You may have heard DHA is important for your baby’s brain and eye development while pregnant and breastfeeding. Even though breastmilk is naturally high in fat, it can be low in a special kind of polyunsaturated omega-3 fat called docosahexaenoic acid (DHA for short), unless you, mama, consume a sufficient amount in your diet. If you are formula feeding, some commercial infant formulas have added DHA. You can talk to your pediatrician about what formula would be best for your baby.
What foods are high in omega-3 fats?
There are different types of omega-3 fats and they are present in different types of foods. You’ll see the acronyms ALA, DHA and EPA commonly listed on food packaging. These are all types of omega-3 fats.
Plant sources of omega-3 are generally only high in ALA (not DHA or EPA). Good sources of ALA include walnuts, chia seeds, flaxseed, and plant-based oils.
The best food source of DHA and EPA is fatty fish. Not all fish are created equal! Keep reading for the best types of fish to eat and ones you might want to avoid.
What's the recommended amount to eat?
While pregnant or breastfeeding, it’s recommended to eat between 8-12 ounces of fatty fish per week. Be careful not to get carried away and go over the limit on this one. Fish is unfortunately also a source of mercury, which can be harmful for your baby’s development.
Thankfully, the FDA outlines which fish are low, moderate and high risk for mercury exposure. Salmon is a great choice because it’s widely available, high in omega-3 fats and has low levels of mercury. If you’re a fan of tuna, canned light tuna or skipjack varieties are a better choice. Albacore and yellowfin tunas have a higher mercury content.
Fish you’ll want to avoid during pregnancy and lactation because of high mercury include shark, tilefish, king mackerel, marlin and swordfish.
What about supplements?
Always consult your trusted healthcare provider and talk to them about any supplements you currently take or plan to take in the future.
Generally speaking, it’s best to consume nutrients in their natural state through the foods we eat. The other nutrients and compounds in food sources can aid in optimal absorption.
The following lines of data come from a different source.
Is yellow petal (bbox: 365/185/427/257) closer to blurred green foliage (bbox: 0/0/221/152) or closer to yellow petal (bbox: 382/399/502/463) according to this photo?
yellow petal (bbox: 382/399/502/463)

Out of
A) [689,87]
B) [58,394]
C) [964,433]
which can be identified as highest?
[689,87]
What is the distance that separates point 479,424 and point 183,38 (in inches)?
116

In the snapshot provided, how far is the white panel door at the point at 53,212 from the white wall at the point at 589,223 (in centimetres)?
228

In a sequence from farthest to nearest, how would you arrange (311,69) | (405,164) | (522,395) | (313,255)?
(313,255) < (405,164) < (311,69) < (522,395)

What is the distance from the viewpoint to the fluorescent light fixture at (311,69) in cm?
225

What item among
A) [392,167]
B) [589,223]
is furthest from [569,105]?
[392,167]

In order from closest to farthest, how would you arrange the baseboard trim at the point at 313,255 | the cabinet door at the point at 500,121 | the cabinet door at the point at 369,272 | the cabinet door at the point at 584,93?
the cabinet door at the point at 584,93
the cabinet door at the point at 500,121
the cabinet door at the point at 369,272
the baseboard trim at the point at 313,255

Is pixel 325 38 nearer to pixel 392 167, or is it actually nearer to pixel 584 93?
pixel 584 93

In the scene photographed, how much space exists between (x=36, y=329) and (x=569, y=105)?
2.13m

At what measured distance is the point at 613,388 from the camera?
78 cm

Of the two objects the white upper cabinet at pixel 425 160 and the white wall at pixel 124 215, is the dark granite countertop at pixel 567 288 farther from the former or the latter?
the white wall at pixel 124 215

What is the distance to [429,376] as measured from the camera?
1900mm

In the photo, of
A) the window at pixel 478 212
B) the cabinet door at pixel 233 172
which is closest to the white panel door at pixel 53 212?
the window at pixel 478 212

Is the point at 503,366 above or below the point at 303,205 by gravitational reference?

Remember to approach nutrition supplements with caution, especially when pregnant or breastfeeding. Currently, the multi-billion dollar industry is not regulated in the United States, which means we don’t know for sure if any given supplement is safe and/or effective. Supplements do not have to prove they contain what they claim to contain. They can also contain harmful chemicals not listed on the label. It’s also possible to consume too much omega-3, especially if taking supplements.
Not all supplements are bad. In fact, most providers will recommend women take a prenatal vitamin if you’re pregnant or breastfeeding. Ask your provider if an omega-3 supplement would be beneficial to you and your baby. In the mean time, enjoy a nice filet of grilled salmon this week! You’ve earned it, mama!